OUD EN WIJS Spreuken en gezegden over de aap
Of het nog steeds zo is, weet ik niet, daarvoor heeft schrijver dezes te weinig contact met scholieren in de basis- of middelbare schoolleeftijd, maar in mijn tijd was het iets waar naar werd uitgezien: de laatste gymles voor de vakantie. Dan was het tijd voor een speciale les en haalde de gymleraar alles uit de kast om ons te kunnen laten apenkooien: het klimrek, touwen, netten, ballen en banken. Doel was om van de ene kant van de gymzaal naar de andere kant te komen zonder de vloer te raken. In het tweede deel van de les mochten bij leerlingen met ballen proberen hun klasgenoten uit de lucht te gooien. Dat wil zeggen, als zij raak gooiden, was je af en wie er overbleef, had gewonnen.

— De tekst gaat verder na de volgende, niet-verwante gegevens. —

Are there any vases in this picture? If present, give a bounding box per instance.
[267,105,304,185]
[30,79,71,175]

De naam ‘apenkooien’ zal hoogstwaarschijnlijk afstammen van de kooien met apen in bijvoorbeeld Artis, waar de apen zelden op de, voor hen in het oeroud gevaarlijke, grond te vinden zijn. In het gymspelletje slingeren de kinderen zich als het ware als aapjes door de ruimte. In de taal komt de aap van oudsher al vaak voor. Aapjes kwamen mee met zeelui en vermaakten jong en oud met hun capriolen. Het verhaal gaat dat café Het Aepjen aan de Zeedijk in Amsterdam de bron is van de uitdrukking ‘in de aap gelogeerd zijn’. Als herberg zouden er aapjes gezeten hebben, soms als betaling voor genoten consumpties, die menigeen met hun vlooien besmetten. Wie zich voortdurend brabde, zou in ‘De Aap’ gelogeerd hebben. Er is echter geen bron die het café als herberg beschrijft, en het café is pas in de jaren ’80 van de vorige eeuw geopend.
Van iemand die iets te verbergen had, werd vroeger gezegd dat diegene ‘de aap in de mouw’ had. Dat zou afkomstig zijn van de kabaaien, korte jasjes die in Indonesië over de sarong werden gedragen, waar de aapjes zich in de mouwen verborgen, om plotseling tevoorschijn te schieten. In bijvoorbeeld Winschoten zei men ‘hij houdt de aap in de mouw’, wanneer iemand met moeite zijn boosheid kon bedwingen. Wanneer van iemand de ware bedoelingen duidelijk werden, zei men wel ‘Daar is de aap uit de mouw’, een uitdrukking die we nog steeds gebruiken.
Een uitdrukking die de tand des tijds niet heeft doorstaan is ‘ze zien op geen aap, die uit Oost-Indien komen’, in de betekenis dat wie genoeg heeft, wel iets kan missen. Iemand met geld hoeft niet zuinig te zijn. Op die manier werd ‘aap’ synoniem met geld, en zei men wel ‘hij heeft de aap binnen’, voor wie in het bezit van geld was. Vroeger had het spaarvarken dan ook de vorm van een aap in verschillende grappige houdingen en vormen.
Wie iemand naar de mond praat, vleit, terwijl diegene eigenlijk een hekel aan de andere persoon heeft, daarvan zei men ‘Aap, wat heb je mooie jongen!’ De uitdrukking is afkomstig uit het middeleeuwse Nederlandse meesterwerk ‘De Reynaert’, ook bekend als ‘Van den vos Reynaerde’. Die komt terecht in het hol van een verschrikkelijke aap en om het vege lijf te redden, neemt hij geen risico en vleit het dier: ‘God, diet wel doen mach, moeie, die gheef u goeden dach, ende uwen kindern, minen maghen! Het sijn die scoonste van haren daghen, die ic ie ghesach verre ofte nabi. Deus, hoe wel behaghen si mi! Hoe lieflic sijn si ende hoe scone!’
Zonder u voor de aap te houden, kom ik hier vast nog wel eens op terug, voor u op apegapen ligt! Tot snel!